### Given exercise
Reproduce verbatim the lines of the data from the line containing "Within the scene" up to and including the line containing "15.6 meters".

### Data in this exercise
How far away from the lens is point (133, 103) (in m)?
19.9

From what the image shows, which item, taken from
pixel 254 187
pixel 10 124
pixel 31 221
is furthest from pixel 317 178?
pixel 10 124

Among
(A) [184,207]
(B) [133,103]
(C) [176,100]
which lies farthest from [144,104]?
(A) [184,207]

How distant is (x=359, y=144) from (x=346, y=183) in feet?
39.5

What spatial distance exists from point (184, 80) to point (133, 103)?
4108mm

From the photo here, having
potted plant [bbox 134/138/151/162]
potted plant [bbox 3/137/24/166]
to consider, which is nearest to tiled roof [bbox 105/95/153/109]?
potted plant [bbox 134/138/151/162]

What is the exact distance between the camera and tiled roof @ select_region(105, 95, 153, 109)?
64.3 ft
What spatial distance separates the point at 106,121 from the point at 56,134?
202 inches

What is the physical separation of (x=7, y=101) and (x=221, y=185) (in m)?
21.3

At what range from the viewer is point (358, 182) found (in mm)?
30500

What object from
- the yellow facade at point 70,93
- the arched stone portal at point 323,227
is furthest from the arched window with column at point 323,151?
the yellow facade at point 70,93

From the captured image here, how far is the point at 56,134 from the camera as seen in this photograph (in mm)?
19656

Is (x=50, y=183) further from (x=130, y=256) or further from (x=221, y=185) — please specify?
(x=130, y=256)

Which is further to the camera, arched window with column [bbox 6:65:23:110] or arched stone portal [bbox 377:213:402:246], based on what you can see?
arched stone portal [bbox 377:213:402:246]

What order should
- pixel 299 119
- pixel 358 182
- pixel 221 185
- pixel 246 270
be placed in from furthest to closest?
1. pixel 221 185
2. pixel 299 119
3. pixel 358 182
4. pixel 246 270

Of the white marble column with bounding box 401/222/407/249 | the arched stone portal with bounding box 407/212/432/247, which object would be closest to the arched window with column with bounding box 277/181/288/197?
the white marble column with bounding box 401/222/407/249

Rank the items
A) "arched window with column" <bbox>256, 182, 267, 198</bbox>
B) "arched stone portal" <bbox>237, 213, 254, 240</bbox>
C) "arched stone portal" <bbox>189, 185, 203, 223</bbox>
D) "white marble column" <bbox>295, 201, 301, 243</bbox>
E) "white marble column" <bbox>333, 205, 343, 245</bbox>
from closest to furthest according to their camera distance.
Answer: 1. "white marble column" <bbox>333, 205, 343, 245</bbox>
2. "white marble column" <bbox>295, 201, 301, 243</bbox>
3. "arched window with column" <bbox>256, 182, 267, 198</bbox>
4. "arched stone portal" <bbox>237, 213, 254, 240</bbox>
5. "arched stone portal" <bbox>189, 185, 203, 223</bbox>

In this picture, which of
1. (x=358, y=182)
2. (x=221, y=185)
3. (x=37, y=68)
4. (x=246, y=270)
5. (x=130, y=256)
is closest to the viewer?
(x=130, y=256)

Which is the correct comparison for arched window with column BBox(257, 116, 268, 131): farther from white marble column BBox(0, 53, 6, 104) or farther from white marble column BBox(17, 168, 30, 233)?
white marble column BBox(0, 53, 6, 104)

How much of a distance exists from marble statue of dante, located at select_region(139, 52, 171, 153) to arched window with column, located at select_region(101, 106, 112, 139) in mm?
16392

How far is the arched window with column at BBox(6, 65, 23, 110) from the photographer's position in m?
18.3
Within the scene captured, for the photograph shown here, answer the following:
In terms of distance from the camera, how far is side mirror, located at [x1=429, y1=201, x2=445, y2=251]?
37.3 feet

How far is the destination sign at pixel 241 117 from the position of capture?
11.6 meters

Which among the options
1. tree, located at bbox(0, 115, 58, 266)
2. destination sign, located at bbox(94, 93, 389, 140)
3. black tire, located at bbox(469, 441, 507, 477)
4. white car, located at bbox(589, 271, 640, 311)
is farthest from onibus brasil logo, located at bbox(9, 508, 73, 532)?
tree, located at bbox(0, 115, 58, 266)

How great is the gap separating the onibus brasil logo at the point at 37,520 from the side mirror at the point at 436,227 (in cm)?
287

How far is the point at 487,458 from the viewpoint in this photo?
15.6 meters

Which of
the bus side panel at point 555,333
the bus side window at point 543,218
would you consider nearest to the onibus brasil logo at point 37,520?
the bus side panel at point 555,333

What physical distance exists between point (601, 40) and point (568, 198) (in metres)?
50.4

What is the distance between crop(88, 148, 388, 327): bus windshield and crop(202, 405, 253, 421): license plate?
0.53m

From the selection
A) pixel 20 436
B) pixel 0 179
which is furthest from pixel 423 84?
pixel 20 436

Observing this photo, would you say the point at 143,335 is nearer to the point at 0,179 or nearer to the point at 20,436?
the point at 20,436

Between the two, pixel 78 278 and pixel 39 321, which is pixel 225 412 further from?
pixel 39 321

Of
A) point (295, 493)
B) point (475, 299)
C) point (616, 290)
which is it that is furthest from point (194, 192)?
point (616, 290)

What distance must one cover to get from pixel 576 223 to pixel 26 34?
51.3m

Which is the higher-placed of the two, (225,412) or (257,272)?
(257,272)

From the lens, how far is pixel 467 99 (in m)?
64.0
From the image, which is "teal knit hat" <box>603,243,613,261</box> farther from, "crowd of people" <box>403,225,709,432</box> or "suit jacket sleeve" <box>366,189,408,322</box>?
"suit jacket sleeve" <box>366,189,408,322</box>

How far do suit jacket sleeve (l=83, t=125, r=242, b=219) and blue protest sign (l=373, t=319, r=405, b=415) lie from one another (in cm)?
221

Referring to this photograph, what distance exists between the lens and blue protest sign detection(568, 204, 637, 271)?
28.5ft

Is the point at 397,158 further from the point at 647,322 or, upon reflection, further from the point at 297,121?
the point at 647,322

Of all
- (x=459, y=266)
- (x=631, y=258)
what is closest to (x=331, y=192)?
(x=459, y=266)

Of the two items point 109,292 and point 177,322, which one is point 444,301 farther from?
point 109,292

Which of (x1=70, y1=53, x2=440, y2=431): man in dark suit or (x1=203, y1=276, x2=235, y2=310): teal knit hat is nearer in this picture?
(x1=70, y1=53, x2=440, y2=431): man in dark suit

### Result of the task
Within the scene captured, for the photograph shown here, answer the following:
In terms of distance from the camera, how far is side mirror, located at [x1=429, y1=201, x2=445, y2=251]?
37.3 feet

How far is the destination sign at pixel 241 117 from the position of capture?
11.6 meters

Which among the options
1. tree, located at bbox(0, 115, 58, 266)
2. destination sign, located at bbox(94, 93, 389, 140)
3. black tire, located at bbox(469, 441, 507, 477)
4. white car, located at bbox(589, 271, 640, 311)
is farthest from onibus brasil logo, located at bbox(9, 508, 73, 532)?
tree, located at bbox(0, 115, 58, 266)

How great is the gap separating the onibus brasil logo at the point at 37,520 from the side mirror at the point at 436,227 (in cm)?
287

How far is the point at 487,458 from the viewpoint in this photo?
15.6 meters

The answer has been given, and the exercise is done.